The Ape

There’s always one at every film festival. Devoid of positive attributes, The Ape is a frustrating and thoroughly tedious moviegoing experience that primarily comes off as a cinematic endurance test that’s been designed to weed out all but the most avant-garde of viewers. The almost comically thin storyline, which follows a Swedish driving instructor (Olle Sarri’s Krister) as he goes about his day and attempts to piece together his (apparently brutal) actions from the night before, is exacerbated by Jesper Ganslandt’s eye-rollingly hackneyed directorial choices, as the less-than-competent filmmaker offers up precisely the sort of low-key visuals one has come to fear from movies of this ilk (eg shaky camerawork, long, pointless takes, etc). And while the mystery of just what happened to Krister (he does, after all, wake up covered in blood) kind of sustains the viewer’s interest for a little while, the relentlessly uneventful nature of Ganslandt’s screenplay ensures that the movie grows more and more interminable as it progresses (ie it ultimately feels as though 90% of The Ape simply consists of interludes in which Krister wanders from one place to the next).
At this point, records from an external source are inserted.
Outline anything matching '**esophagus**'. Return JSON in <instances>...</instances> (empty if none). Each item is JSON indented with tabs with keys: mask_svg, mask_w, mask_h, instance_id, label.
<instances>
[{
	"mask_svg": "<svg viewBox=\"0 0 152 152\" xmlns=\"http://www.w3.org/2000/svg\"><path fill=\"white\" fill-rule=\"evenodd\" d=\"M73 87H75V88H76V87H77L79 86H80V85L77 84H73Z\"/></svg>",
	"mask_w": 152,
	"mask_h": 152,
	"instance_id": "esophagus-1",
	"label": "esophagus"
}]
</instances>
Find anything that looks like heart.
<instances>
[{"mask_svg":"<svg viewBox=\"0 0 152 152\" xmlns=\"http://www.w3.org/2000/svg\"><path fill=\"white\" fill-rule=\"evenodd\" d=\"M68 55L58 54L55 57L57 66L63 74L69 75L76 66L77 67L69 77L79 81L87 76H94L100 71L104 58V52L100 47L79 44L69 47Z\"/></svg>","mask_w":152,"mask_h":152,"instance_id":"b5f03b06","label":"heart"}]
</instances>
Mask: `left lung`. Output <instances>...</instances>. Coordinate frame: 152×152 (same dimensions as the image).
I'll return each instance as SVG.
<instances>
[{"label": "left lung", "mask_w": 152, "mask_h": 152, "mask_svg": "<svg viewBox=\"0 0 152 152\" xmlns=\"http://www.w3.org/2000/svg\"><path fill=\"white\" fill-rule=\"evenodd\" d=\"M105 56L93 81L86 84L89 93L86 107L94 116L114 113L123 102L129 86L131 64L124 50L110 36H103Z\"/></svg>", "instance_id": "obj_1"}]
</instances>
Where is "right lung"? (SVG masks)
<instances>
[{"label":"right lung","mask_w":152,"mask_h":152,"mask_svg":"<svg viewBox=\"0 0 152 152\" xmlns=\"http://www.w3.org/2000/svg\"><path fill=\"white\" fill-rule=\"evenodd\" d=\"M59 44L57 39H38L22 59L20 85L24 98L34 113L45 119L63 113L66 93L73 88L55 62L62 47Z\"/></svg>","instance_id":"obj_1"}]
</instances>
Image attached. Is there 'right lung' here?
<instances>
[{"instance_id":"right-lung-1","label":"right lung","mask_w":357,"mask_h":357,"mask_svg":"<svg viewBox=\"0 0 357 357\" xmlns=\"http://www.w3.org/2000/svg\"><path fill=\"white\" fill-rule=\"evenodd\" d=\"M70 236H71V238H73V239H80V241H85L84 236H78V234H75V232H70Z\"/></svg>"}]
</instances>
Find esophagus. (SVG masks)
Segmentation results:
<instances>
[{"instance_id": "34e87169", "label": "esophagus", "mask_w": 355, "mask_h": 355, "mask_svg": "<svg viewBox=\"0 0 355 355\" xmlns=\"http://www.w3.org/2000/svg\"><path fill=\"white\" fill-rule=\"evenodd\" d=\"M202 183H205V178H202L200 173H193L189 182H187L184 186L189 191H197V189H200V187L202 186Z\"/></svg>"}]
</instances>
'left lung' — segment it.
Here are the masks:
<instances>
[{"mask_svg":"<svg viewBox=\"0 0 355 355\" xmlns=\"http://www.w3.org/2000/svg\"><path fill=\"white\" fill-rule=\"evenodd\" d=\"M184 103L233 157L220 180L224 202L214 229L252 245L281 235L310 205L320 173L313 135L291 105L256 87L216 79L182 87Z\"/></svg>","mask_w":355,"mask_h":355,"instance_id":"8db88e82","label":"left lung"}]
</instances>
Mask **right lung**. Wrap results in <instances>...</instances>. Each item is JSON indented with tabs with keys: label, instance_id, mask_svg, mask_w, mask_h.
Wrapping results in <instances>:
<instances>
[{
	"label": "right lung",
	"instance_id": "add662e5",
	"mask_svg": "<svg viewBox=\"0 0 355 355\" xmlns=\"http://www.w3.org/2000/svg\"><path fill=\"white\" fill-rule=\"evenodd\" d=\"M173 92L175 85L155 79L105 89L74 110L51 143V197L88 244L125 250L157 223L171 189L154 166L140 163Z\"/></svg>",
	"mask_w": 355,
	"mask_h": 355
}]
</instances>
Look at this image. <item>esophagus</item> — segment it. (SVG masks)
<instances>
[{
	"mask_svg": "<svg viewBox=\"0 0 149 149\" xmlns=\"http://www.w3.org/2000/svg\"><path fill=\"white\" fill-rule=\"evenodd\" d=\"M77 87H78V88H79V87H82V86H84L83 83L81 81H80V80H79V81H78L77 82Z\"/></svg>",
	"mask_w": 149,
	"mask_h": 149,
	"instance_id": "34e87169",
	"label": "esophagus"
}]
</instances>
The ongoing emphasis on Krister’s entirely mundane activities (eg he participates in a quick tennis match) lends the proceedings a vibe of aggressive pointlessness that’s nothing short of mind-numbing in its ferocity, with the pervasive lack of context preventing the viewer from working up even the slightest bit of interest in the central character’s plight. The laughably pretentious conclusion, which boasts the most baffling final line since Alain Resnais’ Les herbes folles, cements The Ape‘s place as an unwatchable ordeal of epic proportions, and it’s impossible to envision a more objectionable waste of time rolling down the pike in the weeks and months to come.